» TASKS TO COMPLETE:
a) In the text on New Testament vice lists, rewrite the passage that begins at the words "In I Corinthians" and stops after "longer to themselves.", replacing "sphere" with "realm".
b) In the text on New Testament vice lists, what does the apostolic decree of Acts 15:28-29 require of Gentile converts?
c) Pick up the text on New Testament vice lists after its last sentence and carry it on.

» TEXT FOR ANALYSIS:
──────────

In I Corinthians 6:11, Paul asserts that the sinful behaviors catalogued in the vice list were formerly practiced by some of the Corinthians. Now, however, since Paul's correspondents have been transferred into the sphere of Christ's lordship, they ought to have left these practices behind: "This is what some of you used to be. But you were washed, you were sanctified, you were justified in the name of the Lord Jesus Christ and in the Spirit of our God." The remainder of the chapter, then (I Cor. 6:12-20), counsels the Corinthians to glorify God in their bodies, because they belong now to God and no longer to themselves.
The I Timothy passage includes arsenokoitai in a list of "the lawless and disobedient" whose behavior is specified in a vice list that includes everything from lying to slave-trading to murdering one's parent, under the rubric of actions "contrary to the sound teaching that conforms to the glorious gospel."
One other possibly relevant passage is the apostolic decree of Acts 15:28-29, which rules that Gentile converts to the new Christian movement must observe a list of minimal purity prohibitions in order to have fellowship with the predominantly Jewish early church.

──────────

» THE DATA:
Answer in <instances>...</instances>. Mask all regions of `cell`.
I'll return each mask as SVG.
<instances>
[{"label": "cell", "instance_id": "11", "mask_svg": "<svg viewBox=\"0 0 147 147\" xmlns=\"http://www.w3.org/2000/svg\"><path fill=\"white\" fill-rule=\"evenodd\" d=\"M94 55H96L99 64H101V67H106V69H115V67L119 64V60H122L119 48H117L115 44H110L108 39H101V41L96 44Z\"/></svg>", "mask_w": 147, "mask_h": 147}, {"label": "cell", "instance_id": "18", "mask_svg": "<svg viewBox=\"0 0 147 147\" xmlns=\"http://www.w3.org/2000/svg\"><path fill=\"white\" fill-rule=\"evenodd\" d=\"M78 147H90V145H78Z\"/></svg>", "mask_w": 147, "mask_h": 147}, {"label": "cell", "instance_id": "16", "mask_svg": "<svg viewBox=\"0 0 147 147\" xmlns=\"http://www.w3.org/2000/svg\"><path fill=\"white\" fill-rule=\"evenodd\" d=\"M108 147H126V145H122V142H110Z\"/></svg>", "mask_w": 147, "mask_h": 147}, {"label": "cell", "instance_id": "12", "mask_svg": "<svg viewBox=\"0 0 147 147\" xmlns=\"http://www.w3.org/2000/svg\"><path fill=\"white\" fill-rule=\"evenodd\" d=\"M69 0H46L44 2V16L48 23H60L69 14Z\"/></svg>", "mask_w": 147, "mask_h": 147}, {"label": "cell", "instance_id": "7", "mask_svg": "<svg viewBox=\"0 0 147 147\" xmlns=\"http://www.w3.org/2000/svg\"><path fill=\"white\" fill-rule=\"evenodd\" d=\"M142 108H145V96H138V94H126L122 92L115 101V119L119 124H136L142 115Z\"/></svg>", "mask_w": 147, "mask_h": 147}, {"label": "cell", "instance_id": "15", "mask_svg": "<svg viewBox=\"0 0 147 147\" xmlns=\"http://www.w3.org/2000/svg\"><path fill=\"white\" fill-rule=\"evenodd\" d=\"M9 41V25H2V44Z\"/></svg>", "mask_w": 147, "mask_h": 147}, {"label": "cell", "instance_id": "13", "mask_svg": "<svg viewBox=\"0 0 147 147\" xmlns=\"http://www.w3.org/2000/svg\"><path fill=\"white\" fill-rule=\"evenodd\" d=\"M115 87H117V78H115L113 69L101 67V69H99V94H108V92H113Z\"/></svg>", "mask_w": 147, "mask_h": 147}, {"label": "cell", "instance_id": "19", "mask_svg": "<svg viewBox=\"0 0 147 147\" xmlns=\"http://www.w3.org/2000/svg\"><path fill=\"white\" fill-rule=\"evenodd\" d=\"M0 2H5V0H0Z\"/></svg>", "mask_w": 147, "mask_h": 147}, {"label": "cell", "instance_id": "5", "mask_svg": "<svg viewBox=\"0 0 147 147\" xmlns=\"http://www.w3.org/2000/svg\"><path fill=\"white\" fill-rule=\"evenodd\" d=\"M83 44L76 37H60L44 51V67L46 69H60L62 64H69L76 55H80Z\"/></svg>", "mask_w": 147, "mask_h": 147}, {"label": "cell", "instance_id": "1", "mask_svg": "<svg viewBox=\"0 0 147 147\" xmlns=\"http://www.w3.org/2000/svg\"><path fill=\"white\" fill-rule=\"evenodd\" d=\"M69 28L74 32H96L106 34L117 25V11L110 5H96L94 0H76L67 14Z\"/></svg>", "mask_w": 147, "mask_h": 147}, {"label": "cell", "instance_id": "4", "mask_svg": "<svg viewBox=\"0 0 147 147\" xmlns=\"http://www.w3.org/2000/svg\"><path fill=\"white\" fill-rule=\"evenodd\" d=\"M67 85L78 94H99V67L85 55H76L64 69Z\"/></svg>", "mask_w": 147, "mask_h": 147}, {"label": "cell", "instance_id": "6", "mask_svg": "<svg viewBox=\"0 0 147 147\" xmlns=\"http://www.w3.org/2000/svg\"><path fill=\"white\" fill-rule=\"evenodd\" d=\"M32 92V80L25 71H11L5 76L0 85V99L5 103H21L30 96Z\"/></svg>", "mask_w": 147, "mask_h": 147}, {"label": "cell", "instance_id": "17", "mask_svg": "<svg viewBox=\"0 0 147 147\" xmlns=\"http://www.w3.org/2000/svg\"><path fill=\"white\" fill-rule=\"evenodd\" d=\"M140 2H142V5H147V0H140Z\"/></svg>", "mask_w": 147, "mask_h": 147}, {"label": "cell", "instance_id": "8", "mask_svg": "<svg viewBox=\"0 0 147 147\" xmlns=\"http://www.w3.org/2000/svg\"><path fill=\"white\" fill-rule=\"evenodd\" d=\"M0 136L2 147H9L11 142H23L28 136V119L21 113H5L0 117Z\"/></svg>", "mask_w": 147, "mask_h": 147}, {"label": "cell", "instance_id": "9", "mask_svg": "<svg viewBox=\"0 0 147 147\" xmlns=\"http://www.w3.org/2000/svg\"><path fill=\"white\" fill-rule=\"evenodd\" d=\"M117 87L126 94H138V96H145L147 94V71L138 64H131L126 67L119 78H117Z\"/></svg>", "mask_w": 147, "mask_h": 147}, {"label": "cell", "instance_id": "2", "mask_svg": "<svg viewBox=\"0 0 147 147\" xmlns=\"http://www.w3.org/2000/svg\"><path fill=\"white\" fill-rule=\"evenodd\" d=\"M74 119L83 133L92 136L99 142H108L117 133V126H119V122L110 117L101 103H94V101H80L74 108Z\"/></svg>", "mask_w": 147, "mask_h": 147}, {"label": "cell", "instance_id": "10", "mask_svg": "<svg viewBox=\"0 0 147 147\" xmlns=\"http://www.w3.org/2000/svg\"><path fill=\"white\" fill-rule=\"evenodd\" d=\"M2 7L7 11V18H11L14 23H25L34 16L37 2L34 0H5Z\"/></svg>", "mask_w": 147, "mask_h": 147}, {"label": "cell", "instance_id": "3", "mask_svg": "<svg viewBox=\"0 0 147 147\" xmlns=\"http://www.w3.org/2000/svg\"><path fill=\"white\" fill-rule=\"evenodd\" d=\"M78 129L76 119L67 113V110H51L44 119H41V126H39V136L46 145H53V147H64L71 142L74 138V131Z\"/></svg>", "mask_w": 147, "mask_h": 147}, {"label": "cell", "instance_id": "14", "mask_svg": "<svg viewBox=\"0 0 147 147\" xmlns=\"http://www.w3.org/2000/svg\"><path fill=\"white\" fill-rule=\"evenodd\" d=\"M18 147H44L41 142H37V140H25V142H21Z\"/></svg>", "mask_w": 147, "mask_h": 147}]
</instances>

──────────

» RESPONSES FOR EACH TASK:
a)
In I Corinthians 6:11, Paul asserts that the sinful behaviors catalogued in the vice list were formerly practiced by some of the Corinthians. Now, however, since Paul's correspondents have been transferred into the realm of Christ's lordship, they ought to have left these practices behind: "This is what some of you used to be. But you were washed, you were sanctified, you were justified in the name of the Lord Jesus Christ and in the Spirit of our God." The remainder of the chapter, then (I Cor. 6:12-20), counsels the Corinthians to glorify God in their bodies, because they belong now to God and no longer to themselves.

b) They must observe a list of minimal purity prohibitions to have fellowship with the predominantly Jewish early church.

c)
If, as seems likely, these stipulations are based on the purity regulations of Leviticus 17: 1-18:30, then they might well include all the sexual transgressions enumerated in Leviticus 18:6-30, including homosexual intercourse. This suggestion about the Old Testament background for Acts 15:28-29 is probable, but not certain.
Paul is undertaking in his own way to "justify the ways of God to men" by proclaiming that the righteousness of God (dikaiosyne theou) is now definitively manifest in the gospel. As a demonstration of his righteousness, God has "put forward" Jesus Christ, precisely in order "to prove at the present time that he himself (i.e. God) is righteous" (Rom. 3:25-26). For Paul, the gospel that proclaims God's justice is also a power, "the power of God for salvation" reaching out graciously to deliver humanity from bondage to sin and death.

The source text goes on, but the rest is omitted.